The practical consequences of the government's interpretation persuade us that it is wrong. One such consequence is the cost to the applicant of having to file multiple fee applications. United States v. 329.73 Acres, 704 F.2d 800, 810-11 (5th Cir.1983), holds, and the government does not question, that the Equal Access to Justice Act, like other attorney-fee statutes, allows a prevailing party in appropriate cases to obtain an award of fees for time spent prosecuting or defending an appeal as well as for time spent litigating in the district court. Cf. Bond v. Stanton, 630 F.2d 1231, 1234 (7th Cir.1980). This in itself is a damaging concession for the government to make since if "final judgment" means final judgment in the district court a prevailing party would have to file an application for fees on appeal before the amount of those fees was known. As this would be a rather absurd way of proceeding we interpret the government's concession to mean that, for purposes of getting an award of fees for appellate work, "final judgment" means the final decision of the appellate court. This shows that "final judgment" indeed does not have one meaning and also that under the government's view Mrs. McDonald would have had to file a second fee application, for any appellate work (if the government had pursued its appeal), after the end of the appellate proceedings. It makes more sense, at least from the claimant's viewpoint, to be able to file a single application at the conclusion of all the proceedings, though if the government unreasonably resists the fee application, and the claimant seeks fees for proving fees, as in Bond v. Stanton, supra, 630 F.2d at 1235, or Muscare v. Quinn, 680 F.2d 42 (7th Cir.1982), the claimant would have to file a supplementary fee application after the conclusion of the proceeding on his initial fee application.

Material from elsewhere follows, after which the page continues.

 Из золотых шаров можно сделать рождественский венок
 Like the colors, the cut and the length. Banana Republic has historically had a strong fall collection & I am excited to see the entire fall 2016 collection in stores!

The other side of the coin is that requiring the fee application to be filed within 30 days of the district court's final judgment would allow the application to be acted on in time for any appeal from the fee award to be consolidated with the appeal from the judgment, thus effecting a judicial economy at the court of appeals level. This would parallel suggestions that have been made for establishing, by order of court, deadlines for filing applications for attorney-fee awards under other statutes. See, e.g., Obin v. International Ass'n of Machinists & Aerospace Workers, 651 F.2d 574, 583 (8th Cir.1981). But there is no indication that the Congress that enacted the Equal Access to Justice Act was worried about the burdens the Act might place on the courts of appeals. And in any event the judicial economy may be largely illusory if as we have said the claimant is entitled in suitable cases to reimbursement of appellate fees. It may be illusory for another reason. The legislative history indicates and the government concedes that the 30-day provision in the Act was meant to establish a deadline, not a starting point. H.R.Rep. No. 1418, 96th Cong., 2d Sess. 18 (1980), U.S.Code Cong. & Admin.News 1980, p. 4953. The claimant can apply for fees as soon as he has prevailed, i.e., as soon as the district court has entered its final judgment; and in many cases the claimant's lawyer, being hungry to see some cash, will do just that and the advantages of consolidated appeals will be realized. (As we shall see, the lawyer will not actually be paid till all appellate proceedings are...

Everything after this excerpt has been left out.